Heute werden in der analytischen Ontologie die Ausdrücke „Ontologie“ und „Metaphysik“ zumeist synonym verwendet. In der Informatik werden seit den 1990er Jahren formale Repräsentationssysteme, angelehnt an den philosophischen Begriff, als „Ontologien“ bezeichnet.
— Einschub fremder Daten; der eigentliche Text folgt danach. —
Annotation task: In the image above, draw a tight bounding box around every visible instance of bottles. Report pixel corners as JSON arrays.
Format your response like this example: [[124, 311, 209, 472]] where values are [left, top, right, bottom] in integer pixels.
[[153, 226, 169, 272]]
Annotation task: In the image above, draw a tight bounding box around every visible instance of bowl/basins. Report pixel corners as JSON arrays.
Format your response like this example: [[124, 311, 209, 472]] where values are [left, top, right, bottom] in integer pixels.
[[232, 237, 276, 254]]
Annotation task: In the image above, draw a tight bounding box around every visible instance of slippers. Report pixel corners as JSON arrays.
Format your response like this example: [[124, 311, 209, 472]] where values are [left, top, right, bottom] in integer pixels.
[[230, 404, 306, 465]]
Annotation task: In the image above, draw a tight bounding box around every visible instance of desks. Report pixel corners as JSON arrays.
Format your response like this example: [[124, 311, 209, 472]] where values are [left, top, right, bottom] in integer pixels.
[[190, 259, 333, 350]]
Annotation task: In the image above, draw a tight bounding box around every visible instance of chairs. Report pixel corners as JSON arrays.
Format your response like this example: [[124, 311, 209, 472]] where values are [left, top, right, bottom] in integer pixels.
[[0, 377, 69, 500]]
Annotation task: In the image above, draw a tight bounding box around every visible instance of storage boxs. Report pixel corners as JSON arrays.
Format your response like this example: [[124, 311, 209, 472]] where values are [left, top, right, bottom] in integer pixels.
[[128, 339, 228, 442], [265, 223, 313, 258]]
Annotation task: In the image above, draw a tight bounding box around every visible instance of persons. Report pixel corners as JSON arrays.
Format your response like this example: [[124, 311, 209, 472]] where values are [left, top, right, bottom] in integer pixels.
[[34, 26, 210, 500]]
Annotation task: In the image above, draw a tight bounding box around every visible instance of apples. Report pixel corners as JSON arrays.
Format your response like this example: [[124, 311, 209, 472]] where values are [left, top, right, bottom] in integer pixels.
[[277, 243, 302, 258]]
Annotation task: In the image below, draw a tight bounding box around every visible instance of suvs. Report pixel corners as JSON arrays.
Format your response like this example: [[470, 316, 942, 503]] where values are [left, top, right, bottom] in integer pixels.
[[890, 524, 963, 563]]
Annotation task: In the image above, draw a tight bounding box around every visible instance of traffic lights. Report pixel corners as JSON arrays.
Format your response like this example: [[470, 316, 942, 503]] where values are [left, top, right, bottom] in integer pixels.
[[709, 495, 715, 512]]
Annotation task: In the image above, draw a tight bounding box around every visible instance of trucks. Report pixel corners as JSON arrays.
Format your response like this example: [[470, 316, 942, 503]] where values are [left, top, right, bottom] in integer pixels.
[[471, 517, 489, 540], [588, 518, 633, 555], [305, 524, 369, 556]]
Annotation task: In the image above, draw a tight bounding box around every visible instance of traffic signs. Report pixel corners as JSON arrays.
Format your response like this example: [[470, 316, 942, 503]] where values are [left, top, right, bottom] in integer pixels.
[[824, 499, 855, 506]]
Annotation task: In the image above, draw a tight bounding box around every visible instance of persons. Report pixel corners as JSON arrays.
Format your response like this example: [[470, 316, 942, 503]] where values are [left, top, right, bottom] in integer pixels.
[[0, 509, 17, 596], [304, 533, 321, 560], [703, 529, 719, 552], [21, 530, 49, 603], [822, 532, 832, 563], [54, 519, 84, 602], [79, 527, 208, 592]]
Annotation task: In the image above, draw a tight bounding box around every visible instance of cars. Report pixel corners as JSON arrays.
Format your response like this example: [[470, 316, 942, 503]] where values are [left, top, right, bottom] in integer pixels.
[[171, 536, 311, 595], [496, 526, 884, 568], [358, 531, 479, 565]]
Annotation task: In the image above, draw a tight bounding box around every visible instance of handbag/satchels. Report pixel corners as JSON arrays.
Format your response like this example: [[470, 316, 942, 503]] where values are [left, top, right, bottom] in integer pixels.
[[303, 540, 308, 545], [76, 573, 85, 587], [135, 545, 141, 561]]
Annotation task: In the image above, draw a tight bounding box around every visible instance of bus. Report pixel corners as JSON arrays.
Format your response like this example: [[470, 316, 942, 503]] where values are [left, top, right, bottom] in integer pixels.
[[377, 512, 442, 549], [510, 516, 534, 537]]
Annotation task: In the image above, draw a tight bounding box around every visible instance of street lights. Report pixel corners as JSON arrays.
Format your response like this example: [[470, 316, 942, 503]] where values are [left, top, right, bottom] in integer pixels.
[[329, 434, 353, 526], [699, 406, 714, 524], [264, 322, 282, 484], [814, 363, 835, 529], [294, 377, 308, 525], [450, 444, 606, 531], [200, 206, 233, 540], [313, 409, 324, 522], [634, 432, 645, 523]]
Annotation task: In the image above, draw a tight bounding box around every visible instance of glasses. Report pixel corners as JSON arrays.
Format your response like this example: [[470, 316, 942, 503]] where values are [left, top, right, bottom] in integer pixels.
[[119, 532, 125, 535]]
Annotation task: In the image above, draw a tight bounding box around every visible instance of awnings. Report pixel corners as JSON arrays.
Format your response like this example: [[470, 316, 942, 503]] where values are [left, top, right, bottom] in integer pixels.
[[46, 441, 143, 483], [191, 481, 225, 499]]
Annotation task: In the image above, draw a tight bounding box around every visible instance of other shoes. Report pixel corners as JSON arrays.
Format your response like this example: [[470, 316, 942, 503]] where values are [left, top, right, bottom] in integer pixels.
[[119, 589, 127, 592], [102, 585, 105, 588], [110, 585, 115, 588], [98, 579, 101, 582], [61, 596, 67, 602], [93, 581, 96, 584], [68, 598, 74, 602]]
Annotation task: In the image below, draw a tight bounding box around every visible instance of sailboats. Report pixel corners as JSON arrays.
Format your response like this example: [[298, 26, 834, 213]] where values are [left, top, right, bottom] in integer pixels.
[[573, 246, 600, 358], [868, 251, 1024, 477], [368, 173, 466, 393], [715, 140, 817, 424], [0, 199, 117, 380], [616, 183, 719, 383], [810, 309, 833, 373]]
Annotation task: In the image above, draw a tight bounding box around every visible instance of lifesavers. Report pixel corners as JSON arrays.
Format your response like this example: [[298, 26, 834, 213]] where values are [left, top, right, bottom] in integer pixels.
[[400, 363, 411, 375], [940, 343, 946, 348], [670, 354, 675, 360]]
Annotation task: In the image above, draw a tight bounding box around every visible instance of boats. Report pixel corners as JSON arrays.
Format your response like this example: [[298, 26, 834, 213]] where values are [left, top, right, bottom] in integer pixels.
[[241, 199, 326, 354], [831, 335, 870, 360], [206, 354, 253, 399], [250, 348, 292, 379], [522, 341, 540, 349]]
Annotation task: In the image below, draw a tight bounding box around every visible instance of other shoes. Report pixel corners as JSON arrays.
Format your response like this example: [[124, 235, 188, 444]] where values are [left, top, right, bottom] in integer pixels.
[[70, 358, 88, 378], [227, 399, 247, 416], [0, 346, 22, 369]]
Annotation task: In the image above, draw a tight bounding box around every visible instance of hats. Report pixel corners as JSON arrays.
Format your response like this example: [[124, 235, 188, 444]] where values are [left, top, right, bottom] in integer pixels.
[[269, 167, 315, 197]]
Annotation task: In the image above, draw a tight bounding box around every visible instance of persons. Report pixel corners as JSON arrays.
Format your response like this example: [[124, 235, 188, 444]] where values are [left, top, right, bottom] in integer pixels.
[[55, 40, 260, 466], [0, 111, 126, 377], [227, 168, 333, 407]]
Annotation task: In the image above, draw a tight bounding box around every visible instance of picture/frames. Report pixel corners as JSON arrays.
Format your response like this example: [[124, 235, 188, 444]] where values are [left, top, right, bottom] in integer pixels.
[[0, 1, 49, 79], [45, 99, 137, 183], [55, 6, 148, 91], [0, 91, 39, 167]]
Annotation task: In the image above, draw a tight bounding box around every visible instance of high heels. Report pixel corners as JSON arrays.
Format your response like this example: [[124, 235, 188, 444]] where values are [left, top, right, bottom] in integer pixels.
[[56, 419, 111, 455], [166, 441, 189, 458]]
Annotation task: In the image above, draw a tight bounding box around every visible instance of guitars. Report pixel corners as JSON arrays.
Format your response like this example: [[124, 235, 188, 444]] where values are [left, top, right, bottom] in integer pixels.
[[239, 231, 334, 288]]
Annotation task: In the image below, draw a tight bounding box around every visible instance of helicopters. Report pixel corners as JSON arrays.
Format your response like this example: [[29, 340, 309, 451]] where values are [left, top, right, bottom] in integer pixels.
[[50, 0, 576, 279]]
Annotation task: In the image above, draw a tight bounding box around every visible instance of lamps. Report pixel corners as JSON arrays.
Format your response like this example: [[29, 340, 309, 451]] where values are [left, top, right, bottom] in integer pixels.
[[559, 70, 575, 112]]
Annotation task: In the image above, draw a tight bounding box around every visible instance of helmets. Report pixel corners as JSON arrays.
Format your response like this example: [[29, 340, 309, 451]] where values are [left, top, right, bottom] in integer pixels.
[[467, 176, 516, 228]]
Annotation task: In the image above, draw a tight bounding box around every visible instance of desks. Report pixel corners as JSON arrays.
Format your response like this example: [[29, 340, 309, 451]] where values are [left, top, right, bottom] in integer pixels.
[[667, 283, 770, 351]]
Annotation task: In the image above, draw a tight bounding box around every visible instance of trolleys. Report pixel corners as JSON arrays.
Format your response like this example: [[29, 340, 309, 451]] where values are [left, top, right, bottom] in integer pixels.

Methodisch geht die klassische philosophische Ontologie oft den Weg über die Sprache, in der sie den Niederschlag des Wirklichen und Nicht-Wirklichen wiederzufinden glaubt. Die Frage lautet dann, was man Wahres über das Seiende aussagen (prädizieren) kann. Ontologische Aussagen bedürfen dann einer Begründung und die Ontologie wird so zu einer (Geistes-)Wissenschaft. Diesen Weg, den schon Aristoteles in seiner Kategorienschrift gegangen ist, beschreiten Theoretiker, die ganz unterschiedliche erkenntnistheoretische Grundpositionen einnehmen, wie realistische oder konstruktivistische Positionen bezüglich bestimmter Gegenstände. Der realistische Ansatz wird historisch unter anderem mit dem Namen Aristoteles verknüpft und nimmt an, dass die Grundstrukturen der Realität sich in der Erfahrung prinzipiell verlässlich abbilden und in sprachlicher Form angemessen aussagbar sind. Antirealistische (auch konstruktivistische) Ansätze lehren beispielsweise, dass die Grundstrukturen des Seienden nur Projektionen des Denkens über die Welt sind. Wie nämlich die Wirklichkeit unabhängig von unserer Erkenntnis von ihr beschaffen ist, sei uns entweder nicht zugänglich oder, wie radikalere Vertreter dieser Position lehren, überhaupt eine sinnlose Frage, da „die Welt“ schlicht jene sei, die man konstruiere. Hin und wieder werden konstruktivistische Motive etwa auf Gedanken Immanuel Kants zurückgeführt, da dieser lehrt, dass das Ding an sich unerkennbar sei. Obgleich die beiden erkenntnistheoretischen Grundpositionen sich unversöhnlich gegenüberstehen, kann der beschreibende Inhalt der Ontologie mit beiden Konzepten übereinstimmen, wobei es nach anti-realistischer Position nur um die Strukturen geht, die man als Vorstellung im Wahrnehmungsprozess erzeugt und nicht zugleich auch um jene, die – so der Realist – unabhängig von einem Beobachter in der Welt vorliegen. Für beide Sichten gilt, dass der Ontologe beschreibend (deskriptiv) vorgeht und nicht versucht zu erklären, warum die Welt ist, wie sie ist. Das ist dann Thema der speziellen Metaphysik.

Die naturwissenschaftliche Ontologie geht davon aus, dass das Seiende von den empirischen Wissenschaften behandelt wird, von der Physik bis zu den Sozialwissenschaften und der Ökonomie. Eine moderne Ontologie sollte sich daher an den Erkenntnissen dieser Wissenschaften orientieren. Diese Ontologie ist sehr allgemein und behandelt diejenigen naturwissenschaftlichen Fragestellungen, die über die Einzelwissenschaften hinausreichen, also die gesamte Realität des Seins und Werdens betreffen. Sie kann anhand ihrer Übereinstimmung mit den Einzelwissenschaften geprüft werden.